Sunday, October 14, 2007

An act of faith

To be a writer or an artist or a creater of anything with an aesthetic value attached to it is an act of faith. You just have to do it regardless of the result. You do it because you love doing it.

My conviction in this line of thought got reconfirmed when I read this account of a writer/journalist covering this year's Frankfurt Book Fair.

Carole Cadwalladr likens publishing to "a carnage", if I haven't misread it (doubts always linger in my head). Though the article makes a central reference to the crisis at the UK's literary agency, PFD, the general impression that an aspiring writer may get from it is one of lust, caution. I am using lust here in the sense of lust for getting published, as in a lust for life. Confusing? Forgive me if I sound so. Read it for yourself to see what I mean by saying this.

Carole writes in her report, 'It's carnage ...' Inside the genteel world of books:

Oh, the writers. What becomes abundantly clear from Frankfurt is that if you've got a book inside, it's really not a bad idea to keep it there. Why does anybody even want to be a writer? And I say that as one. Two weeks ago the BBC reported that it came top in a survey of the nation's dream jobs. I end up ranting about this at the Bloomsbury stand, and Alexandra Pringle, the editor-in-chief of Bloomsbury, rants with me.

'I know!' she says, 'It's mad. It's a horrible job. It doesn't pay well. It's lonely. It's depression-inducing. It's frustrating. There's no fun to be had. But everyone has a drive to be a writer. And everyone thinks they can do it.
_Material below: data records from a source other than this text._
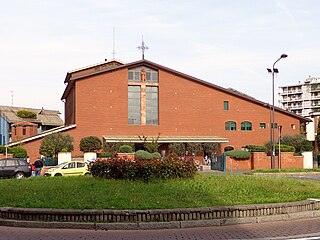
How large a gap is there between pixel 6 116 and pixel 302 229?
7168 centimetres

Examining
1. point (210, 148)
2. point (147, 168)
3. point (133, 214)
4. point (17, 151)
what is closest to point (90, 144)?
point (17, 151)

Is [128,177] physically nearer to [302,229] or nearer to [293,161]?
[302,229]

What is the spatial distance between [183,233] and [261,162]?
34.3m

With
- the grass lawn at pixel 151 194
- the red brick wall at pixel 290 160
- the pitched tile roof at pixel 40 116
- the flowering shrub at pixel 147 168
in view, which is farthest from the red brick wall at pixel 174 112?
the grass lawn at pixel 151 194

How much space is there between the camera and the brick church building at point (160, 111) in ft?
179

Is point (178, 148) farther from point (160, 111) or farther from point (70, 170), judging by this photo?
point (70, 170)

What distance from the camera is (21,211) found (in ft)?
36.2

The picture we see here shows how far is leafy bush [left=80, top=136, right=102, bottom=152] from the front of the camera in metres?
52.0

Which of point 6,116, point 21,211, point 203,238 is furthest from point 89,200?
point 6,116

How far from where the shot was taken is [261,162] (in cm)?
4297

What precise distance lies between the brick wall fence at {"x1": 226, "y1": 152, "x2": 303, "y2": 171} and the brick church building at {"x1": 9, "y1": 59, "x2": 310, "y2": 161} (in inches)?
508

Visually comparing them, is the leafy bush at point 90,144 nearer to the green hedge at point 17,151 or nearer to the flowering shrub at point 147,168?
the green hedge at point 17,151

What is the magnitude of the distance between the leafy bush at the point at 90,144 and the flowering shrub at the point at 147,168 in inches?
1422

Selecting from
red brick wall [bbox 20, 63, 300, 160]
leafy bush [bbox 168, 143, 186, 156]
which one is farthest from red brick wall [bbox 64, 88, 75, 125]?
leafy bush [bbox 168, 143, 186, 156]
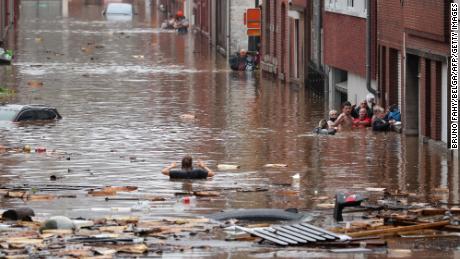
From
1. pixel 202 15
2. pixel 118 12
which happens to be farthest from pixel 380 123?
pixel 118 12

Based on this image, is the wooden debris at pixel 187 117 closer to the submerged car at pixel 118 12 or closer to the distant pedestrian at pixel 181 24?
Result: the distant pedestrian at pixel 181 24

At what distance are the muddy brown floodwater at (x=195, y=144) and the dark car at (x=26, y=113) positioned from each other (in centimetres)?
53

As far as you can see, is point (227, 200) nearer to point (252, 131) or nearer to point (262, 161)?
point (262, 161)

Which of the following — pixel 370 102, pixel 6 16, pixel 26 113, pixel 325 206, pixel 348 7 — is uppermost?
pixel 348 7

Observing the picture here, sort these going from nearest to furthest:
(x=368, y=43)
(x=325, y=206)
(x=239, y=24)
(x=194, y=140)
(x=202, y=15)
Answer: (x=325, y=206), (x=194, y=140), (x=368, y=43), (x=239, y=24), (x=202, y=15)

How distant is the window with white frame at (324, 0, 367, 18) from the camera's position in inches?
1954

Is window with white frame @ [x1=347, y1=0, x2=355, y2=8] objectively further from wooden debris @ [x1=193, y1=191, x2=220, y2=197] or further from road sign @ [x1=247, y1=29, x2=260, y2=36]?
road sign @ [x1=247, y1=29, x2=260, y2=36]

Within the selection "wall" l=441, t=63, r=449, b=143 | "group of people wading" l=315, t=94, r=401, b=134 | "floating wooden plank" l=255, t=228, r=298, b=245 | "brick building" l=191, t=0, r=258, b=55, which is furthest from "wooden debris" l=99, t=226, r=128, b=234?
"brick building" l=191, t=0, r=258, b=55

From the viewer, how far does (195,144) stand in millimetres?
41406

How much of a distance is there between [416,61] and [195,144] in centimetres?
588

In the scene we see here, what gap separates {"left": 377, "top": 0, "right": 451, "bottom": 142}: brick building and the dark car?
932 cm

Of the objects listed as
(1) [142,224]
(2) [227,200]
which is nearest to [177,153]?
(2) [227,200]

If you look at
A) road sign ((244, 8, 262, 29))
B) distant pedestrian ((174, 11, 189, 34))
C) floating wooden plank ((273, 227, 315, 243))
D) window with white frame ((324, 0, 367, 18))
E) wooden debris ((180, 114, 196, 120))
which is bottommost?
wooden debris ((180, 114, 196, 120))

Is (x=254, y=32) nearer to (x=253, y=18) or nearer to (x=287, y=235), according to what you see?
(x=253, y=18)
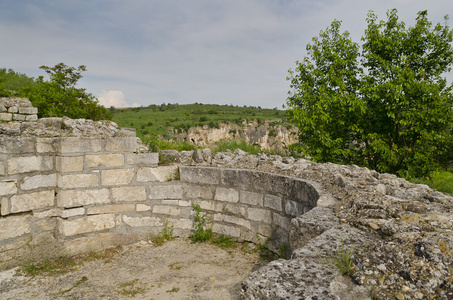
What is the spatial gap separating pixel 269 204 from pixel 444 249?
8.76 feet

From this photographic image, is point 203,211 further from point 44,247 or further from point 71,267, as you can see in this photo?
point 44,247

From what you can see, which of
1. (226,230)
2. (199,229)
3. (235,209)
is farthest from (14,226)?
(235,209)

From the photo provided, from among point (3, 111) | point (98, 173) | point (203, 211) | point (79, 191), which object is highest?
point (3, 111)

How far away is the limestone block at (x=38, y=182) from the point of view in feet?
13.3

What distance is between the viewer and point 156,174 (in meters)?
4.88

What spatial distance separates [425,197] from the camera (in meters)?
3.04

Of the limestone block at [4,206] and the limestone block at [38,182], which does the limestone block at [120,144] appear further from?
the limestone block at [4,206]

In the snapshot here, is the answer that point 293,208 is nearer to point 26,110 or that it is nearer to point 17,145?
point 17,145

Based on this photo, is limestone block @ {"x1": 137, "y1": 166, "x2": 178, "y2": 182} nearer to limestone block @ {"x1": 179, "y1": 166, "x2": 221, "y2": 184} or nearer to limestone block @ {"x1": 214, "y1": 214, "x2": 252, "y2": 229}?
limestone block @ {"x1": 179, "y1": 166, "x2": 221, "y2": 184}

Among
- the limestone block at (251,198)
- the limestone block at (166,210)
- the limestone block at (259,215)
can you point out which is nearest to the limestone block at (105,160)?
the limestone block at (166,210)

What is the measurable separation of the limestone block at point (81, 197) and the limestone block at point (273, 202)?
2.56 m

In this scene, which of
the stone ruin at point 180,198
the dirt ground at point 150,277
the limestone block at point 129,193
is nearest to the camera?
the stone ruin at point 180,198

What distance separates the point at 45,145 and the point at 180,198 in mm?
2228

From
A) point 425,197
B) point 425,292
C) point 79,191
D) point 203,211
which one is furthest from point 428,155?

'Whereas to be one is some sort of mental derangement! They're all bonkers. When my writers say I could earn more money at the till at Sainsbury's, I say, well go and do it. There's no point writing unless you feel that you have to do it. You have to really want to do it and to be prepared to suffer to do it. Or else you really might as well go and work on the till at Sainsbury.'


Are you hooked? Getting gooseflesh? Well, good. Then read on:

Patrick Janson-Smith, whom I find in the agents' centre looking rather gloomy, says: 'You look around and you think the world needs another book like it needs a hole in the head.' I know Patrick because he used to be the head of Transworld, and the publisher whose signature is on my contract. He's also one of the highest-profile publishers in recent years to jump ship and become an agent.

'If you're not in a three-for-two or Richard & Judy, forget it,' he says. 'There's no point. If you ask me, publishing is in a mess.'

Even in the last two years, he says, fiction has got tougher and tougher. 'The retail side, Borders and Tesco have squeezed them so much that they've become completely risk-averse. It really is all down to what sales and marketing think these days. And, frankly, there's no point even selling to a publisher if they can't get enthusiastic about it - you might as well chuck it in the bin.'

But you can't let it get to you. Or maybe here I mean me. Alexandra Pringle is right about the madness, I think. Fiction-writing is just not a logical thing to do, so you've got to either get on with it and not moan about it, or head off to Sainsbury's.


If you haven't read this piece, read it for refreshed instruction on this game or for some juicy snippets from the world of publishing. There are some good ones there.

And here's a piece of advice too: 'No writer should ever go to Frankfurt. It's soul-destroying. You see writers being traded like pork bellies.'

So the thing is, as Carole says, if you want to do something, do it for love. You can never fail, can you?

PS: Got this bit from Outlook. Hope it makes some sense to you, dovetailing the above post, as it did to me.

India-born Indra Sinha’s Animal’s People may have made it to the Booker shortlist, but a recent UK survey gives him a more dubious distinction. Sinha’s book about the Bhopal disaster is the slowest-selling novel on the Booker shortlist: it has sold only 1,189 copies, which won’t even get him into the Indian bestsellers’ list. But the good news: it’s sold five times better than before he got into the shortlist (231 copies).